PASSAGE GIVEN |
Sunday, 9 March 2014

Female quotas needed in local elections

Mary celebrating International Women Day
 wearing a gift from the talented
Dublin jewelry designer
 http://maireaddeblacajewellery.com/
Minister Phil Hogan could show a real commitment to gender equality in Irish politics by dedicating 50% of seats to females in the local authority elections on May 23rd.  Instead his requirement that 30% of candidates in the next general election be female is nothing more than a conjuring exercise and  real gender equality in Irish politics will only be delivered if it is first introduced at local authority level and applied to seats and not just names on electoral tickets. .

In reality we have a de facto male monopoly in Irish politics at present. Less than 16% of our elected representatives in the Oireachtas are female. Women represent 52% of the population but make up just 15% of elected representatives. Ireland is currently ranked 89th in the world for female political participation. The Government’s “plan” to require political parties at the next general election to have at least 30% of their candidates be female is nothing more than an elaborate conjuring trick designed to create the illusion that they are making a serious effort to address the abysmal gender inequality in Irish politics. The reality, sadly, will be quite different. Political parties and groups will find a way around the 30% quota, to retain their funding, by selecting female candidates in areas where they know they have little chance of winning a seat. So rather than bringing about any seismic change in gender equality, the governments quota system may only make a bad situation worse.  

If the Government is serious about increasing women’s participation in politics it should make a real initiative and begin the process at local level by dedicating 50% of seats to females in the local authority elections on May 23rd and at the next elections five years later.  Local councils are the route the vast majority of elected representatives, men and woman, take when getting into politics in the first place. For example, some 19 of the 25 women elected to the current Dail began their political careers at local authority level”, Councillor Fitzpatrick added. “It is where you cut your teeth in politics, where people get to know you, where you learn how the system works and where you can plant the seeds to a more ambitious career in politics if you are good at representing the people who elected you. That is why introducing a 50% quota of women on local authorities would encourage more females to run in elections at local level and as a result begin building the increased participation of many more women in politics. In other words, you start building gender equality from the bottom up rather than peddling the cosmetic sap to women’s equality that the 30% female candidates quota planned for the next general election.  Mary

Thursday, 27 February 2014

Dublin Directly Elected Mayor

Dublin City Councillors met yesterday evening in the Mansion House to discuss the proposal for a Directly Elected Mayor for Dublin. At the meeting they were advised that Minister Hogan will give feedback on their proposal for a Directly Elected Mayor for Dublin and his wording for a plebescite sometime after March 11th and before March 31st.

RECORDS TO PROCESS |
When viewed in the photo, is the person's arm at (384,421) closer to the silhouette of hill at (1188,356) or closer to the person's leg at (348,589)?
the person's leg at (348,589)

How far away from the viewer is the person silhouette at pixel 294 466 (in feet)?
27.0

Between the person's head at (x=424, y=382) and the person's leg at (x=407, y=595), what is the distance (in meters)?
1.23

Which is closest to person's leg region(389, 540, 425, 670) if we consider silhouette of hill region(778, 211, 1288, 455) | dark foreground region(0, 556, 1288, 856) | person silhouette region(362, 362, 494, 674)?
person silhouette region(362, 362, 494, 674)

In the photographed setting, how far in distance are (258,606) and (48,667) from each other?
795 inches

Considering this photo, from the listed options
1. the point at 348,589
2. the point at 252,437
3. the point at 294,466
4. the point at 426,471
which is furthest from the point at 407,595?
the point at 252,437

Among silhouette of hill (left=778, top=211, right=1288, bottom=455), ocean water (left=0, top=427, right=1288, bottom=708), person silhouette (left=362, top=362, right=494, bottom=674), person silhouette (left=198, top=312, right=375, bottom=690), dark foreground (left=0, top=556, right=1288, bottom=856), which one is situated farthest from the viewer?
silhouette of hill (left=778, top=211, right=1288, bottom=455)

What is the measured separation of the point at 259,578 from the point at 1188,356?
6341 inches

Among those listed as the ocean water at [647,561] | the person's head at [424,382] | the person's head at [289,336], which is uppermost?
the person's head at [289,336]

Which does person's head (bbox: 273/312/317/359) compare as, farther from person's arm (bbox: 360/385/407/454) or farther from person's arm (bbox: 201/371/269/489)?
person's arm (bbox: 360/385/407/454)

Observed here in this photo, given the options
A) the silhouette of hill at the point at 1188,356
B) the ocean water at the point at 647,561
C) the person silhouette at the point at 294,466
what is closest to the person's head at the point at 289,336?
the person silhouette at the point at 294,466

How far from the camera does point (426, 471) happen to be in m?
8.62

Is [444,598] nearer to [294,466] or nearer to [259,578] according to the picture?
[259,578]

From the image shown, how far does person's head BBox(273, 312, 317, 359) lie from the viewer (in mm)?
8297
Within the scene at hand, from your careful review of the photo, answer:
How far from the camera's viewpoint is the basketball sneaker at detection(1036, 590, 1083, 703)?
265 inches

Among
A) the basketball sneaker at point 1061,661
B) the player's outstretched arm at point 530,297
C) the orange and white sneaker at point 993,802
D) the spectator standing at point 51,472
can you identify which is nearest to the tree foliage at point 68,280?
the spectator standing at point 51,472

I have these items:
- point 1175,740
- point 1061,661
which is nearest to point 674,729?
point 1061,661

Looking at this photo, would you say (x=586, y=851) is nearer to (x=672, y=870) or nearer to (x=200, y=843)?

WHAT YOU NEED TO DO |
- 1) Collect every line of the records that contains the string "water", matching case exactly.
- 2) Resume the blog on Irish local politics, continuing after its last sentence.
The text and the records were taken from separate sources.

RESULTS FOR THE EXERCISE |
- 1)
Among silhouette of hill (left=778, top=211, right=1288, bottom=455), ocean water (left=0, top=427, right=1288, bottom=708), person silhouette (left=362, top=362, right=494, bottom=674), person silhouette (left=198, top=312, right=375, bottom=690), dark foreground (left=0, top=556, right=1288, bottom=856), which one is situated farthest from the viewer?
Among those listed as the ocean water at [647,561] | the person's head at [424,382] | the person's head at [289,336], which is uppermost?
B) the ocean water at the point at 647,561

- 2)
Cllr Mary Fitzpatrick, Dublin Candidate for the European Parliament and leader of the Fianna Fail Group on Dublin City Council, is a long standing supporter of local government reform and a Directly Elected Mayor for Dublin. Speaking after the meeting Mary Fitzpatrick said “A directly elected Lord Mayor could make a real difference for Dublin however now it looks like the plebiscite is in real jeopardy and might not even be held. It is completely unacceptable that the Minister is on the one hand insisting that Councillors on the four Dublin Local Authorities hold a meeting and vote on whether or not to put the Minister’s proposal to the people of Dublin before March 31st yet the Minister has not provided City and County Councillors with his wording to allow them consider and debate it.”

Last year the Minister announced that he would allow the people of Dublin to decide on whether or not they want a Directly Elected Mayor. He introduced legislation that required City and County Councillors from the four Dublin Local Authorities to work together to produce a joint report outlining a possible framework for a Directly Elected Mayor for the Minister to consider. This report was submitted to the Minister in December 2013 and he will decide on the final wording for a plebiscite. The Minister’s legislation requires the four Dublin Local Authorities to then vote before March 31st 2014 on whether or not to put the Minister’s wording to the people of Dublin in a plebescite this May.

The Minister is denying councilors and the public the opportunity to debate his proposal by failing to outline the powers and authority he will give to the office.

There is a real risk if the Minister does not give Councillors sufficient time to consider his response to our proposal there will be no referendum on this issue in May and the people of Dublin will be denied their say. This will truly be a missed opportunity for Dublin as surveys show that there is strong support from the general public for a Directly Elected Mayor for Dublin

A Directly Elected Executive Mayor could provide real and accountable political leadership for the people of Dublin. This would not only be good for residents and employers in Dublin but it would also greatly enhance Dublin’s ability to compete Internationally.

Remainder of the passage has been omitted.